# Fault Injection

# Overview

The Fault Injection endpoint is a testing utility that allows operators to simulate various failure scenarios in test and integration environments. This feature enables stress-testing of recovery mechanisms, persistence behaviors, and system resilience without waiting for actual failures to occur.

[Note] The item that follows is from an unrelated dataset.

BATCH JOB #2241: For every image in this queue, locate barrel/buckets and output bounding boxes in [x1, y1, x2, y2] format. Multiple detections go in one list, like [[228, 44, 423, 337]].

# Enabling Fault Injection

# Environment Variable Configuration

Fault injection must be explicitly enabled at startup by setting the environment variable on the Engine and Control Gateways:

ENABLE_FAULT_INJECTION=yes

# Verification

When fault injection is disabled (default), the endpoint returns:

{
  "value": "FeatureNotSupported"
}

When fault injection is enabled, successful injection returns:

{
  "value": "FaultInjected"
}

Note: This response is returned even when injecting None fault types or locations, confirming the feature is active.

# Reference

# API Endpoint

PUT /TestingControls/InjectFault

Parameters:

  • fault (required): Type of fault to inject
  • faultLocation (required): Where in the system to inject the fault
  • parameter (optional): Numeric parameter for certain fault types (e.g., delay duration in milliseconds)

Example Request:

curl -X 'PUT' \
  'http://control-gateway:8181/TestingControls/InjectFault?fault=Delay&faultLocation=MainLoopBeforeResponse&parameter=10000' \
  -H 'accept: application/json'

# Fault Types

Fault Type Description Parameter
None Logs an error message but performs no actual fault injection Not used
ThrowException Throws an exception at the specified location Not used
StackOverflow Triggers a stack overflow at the specified location Not used
OutOfMemory Exhausts available memory at the specified location Not used
Delay Sleeps for the specified duration Milliseconds (long)
GcPressure Allocates memory leaving approximately the specified amount free Bytes (long, minimum ~8MB)

# GcPressure Details

The GcPressure fault allocates memory to create garbage collection pressure:

  • Minimum free memory: ~8MB (enforced automatically)
  • If no parameter provided or value < 8MB: defaults to 8MB free
  • Re-injecting with different values: frees previous allocation and allocates to new level
  • Useful for testing low-memory scenarios and GC behavior

Example:

# Leave only 8MB free (minimum)
curl -X 'PUT' \
  'http://control-gateway:8181/TestingControls/InjectFault?fault=GcPressure&faultLocation=EndPointRequest'

# Leave 100MB free
curl -X 'PUT' \
  'http://control-gateway:8181/TestingControls/InjectFault?fault=GcPressure&faultLocation=EndPointRequest&parameter=104857600'

# Fault Locations

Location Description Injection Point
None No-op location; returns success without injecting fault N/A
EndPointRequest Gateway process before command submission Before engine receives command
EndPointResponse Gateway process after successful engine response After engine processes command
MainLoopBeforeResponse Engine's main loop during command processing Before response sent to gateway
MainLoopAfterResponse Engine's main loop during command processing After response sent to gateway

# Location Behavior Notes

  • Faults are only injected during live command processing
  • Faults are not injected when:
    • Commands are loaded from command files during recovery
    • Commands are processed by the snapshotter
  • This ensures fault injection tests live system behavior without corrupting persistence or permanently disabling the instance

# Explanation

# Examples

# Testing Crash Recovery

# Simulate engine crash after processing, but before starting the next command
curl -X 'PUT' \
  'http://control-gateway:8181/TestingControls/InjectFault?fault=ThrowException&faultLocation=MainLoopAfterResponse'

# Testing Gateway Resilience

# Simulate gateway delay before command submission
curl -X 'PUT' \
  'http://control-gateway:8181/TestingControls/InjectFault?fault=Delay&faultLocation=EndPointRequest&parameter=30000'

# Testing Memory Pressure

# Create severe memory pressure
curl -X 'PUT' \
  'http://control-gateway:8181/TestingControls/InjectFault?fault=GcPressure&faultLocation=MainLoopBeforeResponse&parameter=10485760'

# Heap Dumps

Fatal exits triggered by fault injection may produce heap dump files if a heap dump volume is configured:

Characteristics:

  • Heap dumps can be very large (multiple gigabytes)
  • Generated automatically on fatal errors
  • Require periodic cleanup in test environments

# Best Practices

  1. Isolation: Only enable in dedicated test environments
  2. Documentation: Log which faults are injected during test runs
  3. Monitoring: Watch for heap dumps and clean up regularly